Consignes:
1/ Dans l'article sur le projet Lightbox, quel est le nom du service de certification de De Beers ?
2/ Résumez l'article sur le projet Lightbox en deux phrases.
3/ Poursuivez l'article sur le projet Lightbox à partir de sa dernière phrase, s'il vous plaît.

Texte du document:

▶

Le projet Lightbox de De Beers destiné à protéger les revenus des diamants naturels

Albert Robinson

La décision de De Beers de lancer une marque de bijoux en diamants synthétiques appelée Lightbox a probablement été motivée par la volonté de séparer clairement l’industrie des diamants naturels et celle des synthétiques et de protéger ses revenus tirés des diamants naturels, a indiqué ABN Amro Bank dans un article.[:]
« Les synthétiques de qualité menacent le modèle d’activité des miniers, a écrit la banque dans son rapport. Pour la plupart des miniers et producteurs de diamants, les synthétiques de qualité sont une menace, et ce pour plusieurs raisons. Pour commencer, le mélange non déclaré de synthétiques à des diamants naturels a eu des conséquences graves sur la confiance dans l’industrie. Toutefois, depuis l’introduction des machines de détection, les craintes se sont apaisées. En revanche, les miniers ont été confrontés à un produit de substitution mais aussi à l’arrivée d’un grand nombre de nouveaux acteurs sur le marché qui menacent de mettre fin à la structure oligopolistique de l’industrie. Enfin, la campagne marketing des miniers pour défendre leur part du gâteau n’a pas été un succès flagrant jusqu’à maintenant. En réalité, certains signes montrent que les producteurs de synthétiques ont le dessus. »

« De Beers est réputée pour anticiper, elle est le leader de l’industrie à de nombreux égards. Tout d’abord, elle a exploité les connaissances de son unité de production de synthétiques (Element 6) pour construire des machines capables de détecter précocement ces marchandises dans des lots de diamants naturels. De plus, son service de certification – l’International Institute of Diamond Grading & Research (IIDGR) – possède les connaissances nécessaires pour détecter les synthétiques. Deuxièmement, elle a annoncé en janvier 2018 avoir pour objectif de lancer la première Blockchain de l’industrie cette année, afin de suivre les pierres à chaque changement de propriétaire, dès qu’elles sont extraites du sol. Aujourd’hui, De Beers s’attaque directement au défi des synthétiques avec sa dernière annonce en date, le lancement d’une marque de bijoux en diamants synthétiques appelée Lightbox. »

« Quelle peut être la stratégie derrière cette avancée ? Nous n’étions pas présents dans la salle du conseil de De Beers lors des prises de décisions mais les stratégies les plus probables derrière cette annonce semblent être les suivantes. Tout d’abord, De Beers souhaiterait créer une segmentation claire entre les deux industries, une industrie des diamants naturels et une industrie des diamants synthétiques. Si elle y réussit, cela pourrait protéger les revenus issus de l’activité des diamants naturels. Il est possible de créer deux industries différentes. Reste à savoir si cela se produira vraiment. Les marchés ne pourront rester séparés que si les produits sont suffisamment distincts. »

◀

Matériel:
▶

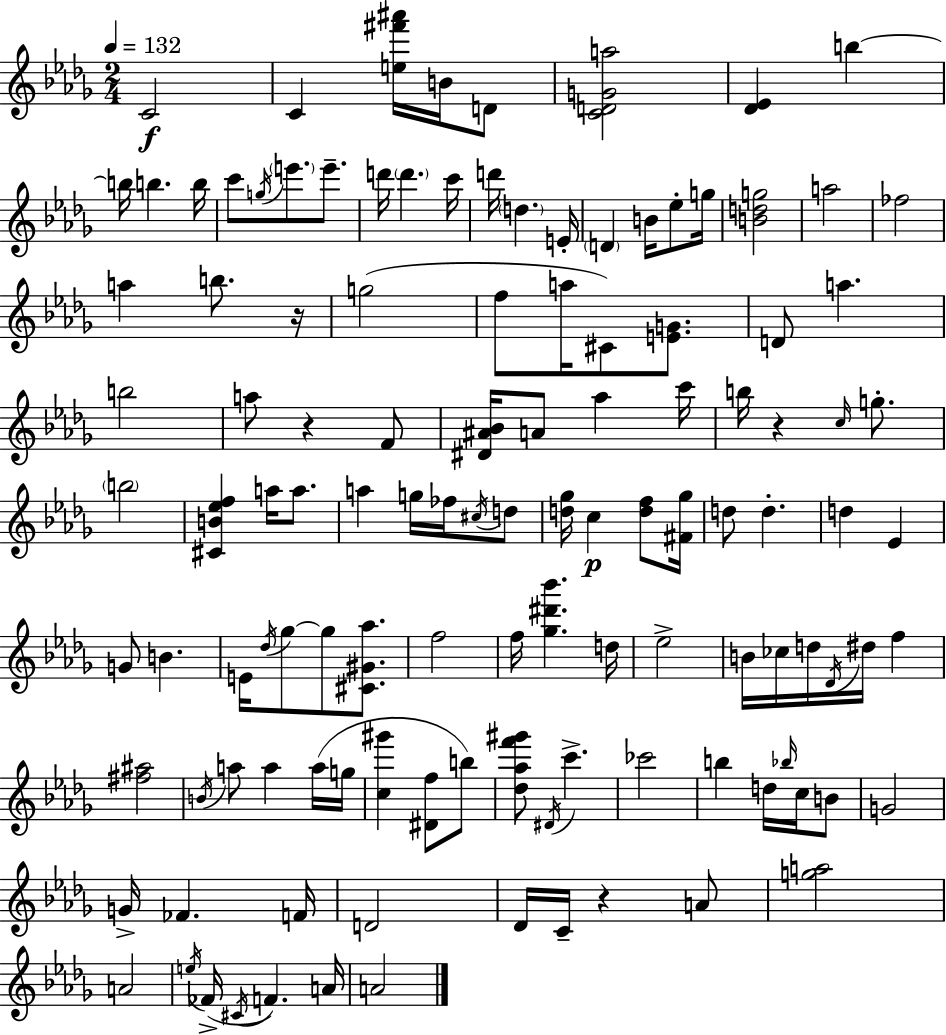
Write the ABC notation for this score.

◀

Réponses fournies:
1/ L'International Institute of Diamond Grading & Research (IIDGR).

2/ Selon ABN Amro Bank, De Beers a lancé Lightbox, une marque de bijoux en diamants synthétiques, probablement pour séparer clairement l'industrie des diamants naturels de celle des synthétiques et protéger ses revenus tirés des naturels. La banque explique que les synthétiques de qualité menacent le modèle d'activité des miniers, et rappelle que De Beers a déjà construit des machines de détection et annoncé vouloir lancer une Blockchain pour suivre les pierres.

3/
« Deuxièmement, les deux industries ont des structures différentes : un oligopole pour l’industrie des diamants naturels, où la stratégie de restriction de l’offre est importante. De son côté, l’industrie des synthétiques sera caractérisée par une concurrence féroce. »

Polished Diamonds

« Troisièmement, il existe une nouvelle série de stratégies génériques. Pour l’industrie des diamants naturels, la stratégie semble être la différenciation et le ciblage alors que pour les synthétiques, la stratégie repose sur les économies d’échelle et le ciblage. De Beers a fixé les prix de ses synthétiques en fonction des coûts de production et non en pourcentage de leurs équivalents naturels, comme l’ont fait les autres producteurs. Cette stratégie devrait contribuer à donner l’impression que les deux produits sont suffisamment différents pour qu’ils aient deux marchés séparés. Les autres producteurs de synthétiques sont mis au défi de suivre la stratégie des faibles prix de De Beers (non calquée sur les tarifs des diamants naturels) et le principe selon lequel les synthétiques ne sont ni spéciaux ni rares. »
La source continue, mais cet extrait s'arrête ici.